Three different line formats are valid:

key -a aliases…

key [options] directory

key [options] directory files…

Where “options” are composed of:

-i prog Run “prog” on “cvs commit” from top-level of module.

-o prog Run “prog” on “cvs checkout” of module.

-e prog Run “prog” on “cvs export” of module.

-t prog Run “prog” on “cvs rtag” of module.

-u prog Run “prog” on “cvs update” of module.

-d dir Place module in directory “dir” instead of module name.

-l Top-level directory only — do not recurse.

NOTE: If you change any of the “Run” options above, you’ll have to

release and re-checkout any working directories of these modules.

And “directory” is a path to a directory relative to $CVSROOT.

The “-a” option specifies an alias. An alias is interpreted as if

everything on the right of the “-a” had been typed on the command line.

You can encode a module within a module by using the special ‘&’

character to interpose another module into the current module. This

can be useful for creating a module that consists of many directories

spread out over the entire source repository.

CVSROOT CVSROOT

The modules file itself

modules CVSROOT modules

EG-140 Laboratory: only available to staff!

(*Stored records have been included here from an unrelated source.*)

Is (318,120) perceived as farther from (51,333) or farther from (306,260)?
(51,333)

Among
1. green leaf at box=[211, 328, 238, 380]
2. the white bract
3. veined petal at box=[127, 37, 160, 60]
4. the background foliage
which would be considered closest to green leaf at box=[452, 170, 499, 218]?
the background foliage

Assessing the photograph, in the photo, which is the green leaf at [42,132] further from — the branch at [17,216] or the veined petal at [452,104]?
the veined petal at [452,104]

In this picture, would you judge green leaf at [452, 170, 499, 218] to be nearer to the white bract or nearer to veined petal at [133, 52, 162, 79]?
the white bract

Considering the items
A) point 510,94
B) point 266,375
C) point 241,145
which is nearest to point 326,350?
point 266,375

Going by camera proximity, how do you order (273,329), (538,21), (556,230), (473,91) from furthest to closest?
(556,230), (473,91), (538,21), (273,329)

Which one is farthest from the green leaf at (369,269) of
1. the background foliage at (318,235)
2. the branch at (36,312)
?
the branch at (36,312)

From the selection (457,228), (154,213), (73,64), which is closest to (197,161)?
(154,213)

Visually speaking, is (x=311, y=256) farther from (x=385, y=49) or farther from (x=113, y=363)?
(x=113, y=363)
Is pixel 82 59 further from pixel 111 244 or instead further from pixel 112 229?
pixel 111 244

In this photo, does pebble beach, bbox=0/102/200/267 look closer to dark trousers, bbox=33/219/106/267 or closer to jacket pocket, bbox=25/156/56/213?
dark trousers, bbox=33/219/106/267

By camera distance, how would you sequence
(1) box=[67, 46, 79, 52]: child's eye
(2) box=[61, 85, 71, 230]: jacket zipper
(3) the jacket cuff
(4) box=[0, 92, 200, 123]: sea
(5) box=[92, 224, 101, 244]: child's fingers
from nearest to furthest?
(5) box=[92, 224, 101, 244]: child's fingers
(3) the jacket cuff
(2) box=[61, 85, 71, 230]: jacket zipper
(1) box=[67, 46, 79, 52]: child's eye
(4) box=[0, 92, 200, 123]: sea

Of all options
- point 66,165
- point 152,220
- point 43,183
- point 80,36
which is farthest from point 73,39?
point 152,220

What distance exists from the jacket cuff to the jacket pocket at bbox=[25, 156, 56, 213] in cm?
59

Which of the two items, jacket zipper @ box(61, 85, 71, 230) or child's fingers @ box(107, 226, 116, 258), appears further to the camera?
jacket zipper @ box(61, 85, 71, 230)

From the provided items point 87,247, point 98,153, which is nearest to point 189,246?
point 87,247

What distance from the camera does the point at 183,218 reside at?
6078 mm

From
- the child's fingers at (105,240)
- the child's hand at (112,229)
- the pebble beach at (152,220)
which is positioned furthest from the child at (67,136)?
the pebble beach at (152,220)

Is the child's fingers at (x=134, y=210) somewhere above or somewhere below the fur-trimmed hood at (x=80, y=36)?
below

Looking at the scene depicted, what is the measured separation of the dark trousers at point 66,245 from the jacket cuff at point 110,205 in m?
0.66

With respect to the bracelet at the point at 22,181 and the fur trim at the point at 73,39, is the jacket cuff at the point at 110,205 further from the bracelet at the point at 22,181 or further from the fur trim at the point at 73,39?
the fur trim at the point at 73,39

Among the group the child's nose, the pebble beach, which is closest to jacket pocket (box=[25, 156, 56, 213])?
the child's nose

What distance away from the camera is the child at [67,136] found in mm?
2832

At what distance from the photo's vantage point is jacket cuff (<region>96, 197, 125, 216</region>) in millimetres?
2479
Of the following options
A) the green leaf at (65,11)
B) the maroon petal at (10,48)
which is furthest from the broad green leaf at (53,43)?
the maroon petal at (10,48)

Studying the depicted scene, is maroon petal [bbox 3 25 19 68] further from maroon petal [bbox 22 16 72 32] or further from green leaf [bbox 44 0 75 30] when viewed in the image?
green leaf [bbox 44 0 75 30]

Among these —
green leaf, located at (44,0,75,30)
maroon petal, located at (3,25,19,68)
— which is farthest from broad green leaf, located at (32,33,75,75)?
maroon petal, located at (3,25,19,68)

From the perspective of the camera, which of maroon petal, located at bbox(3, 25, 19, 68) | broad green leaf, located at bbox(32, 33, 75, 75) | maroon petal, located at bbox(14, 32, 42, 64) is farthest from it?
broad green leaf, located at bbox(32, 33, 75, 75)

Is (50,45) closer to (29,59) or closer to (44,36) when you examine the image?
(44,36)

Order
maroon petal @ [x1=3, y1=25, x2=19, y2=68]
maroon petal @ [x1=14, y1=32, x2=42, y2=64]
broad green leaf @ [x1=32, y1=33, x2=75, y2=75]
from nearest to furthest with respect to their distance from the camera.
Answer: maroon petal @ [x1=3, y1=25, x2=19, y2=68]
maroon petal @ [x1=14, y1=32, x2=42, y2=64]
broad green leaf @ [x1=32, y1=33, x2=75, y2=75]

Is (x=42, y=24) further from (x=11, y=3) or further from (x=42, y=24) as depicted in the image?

eg-140-laboratory eg-140-laboratory

Student projects: incomplete projects that have to be edited

Essentially the BlueJ projects provided with Barnes and Koelling

Week 2: the individual projects

better-ticket-machine eg-140-laboratory/week2/better-ticket-machine/bluej
naive-ticket-machine eg-140-laboratory/week2/naive-ticket-machine/bluej
book-exercise eg-140-laboratory/week2/book-exercise/bluej

Week 2: all together

eg-140-week2 -d week2 &naive-ticket-machine &better-ticket-machine &book-exercise

As you can see, we set up the bluej folder in each sub-project to be a module, named as
they are in Barnes and Kölling. We then have a combined module to bring together all the projects in a week’s labs (corresponding to a chapter in the book) as a CVS module eg-140-week2. When we check out this project, it creates a CVS sandbox named week2 which contains the three projects.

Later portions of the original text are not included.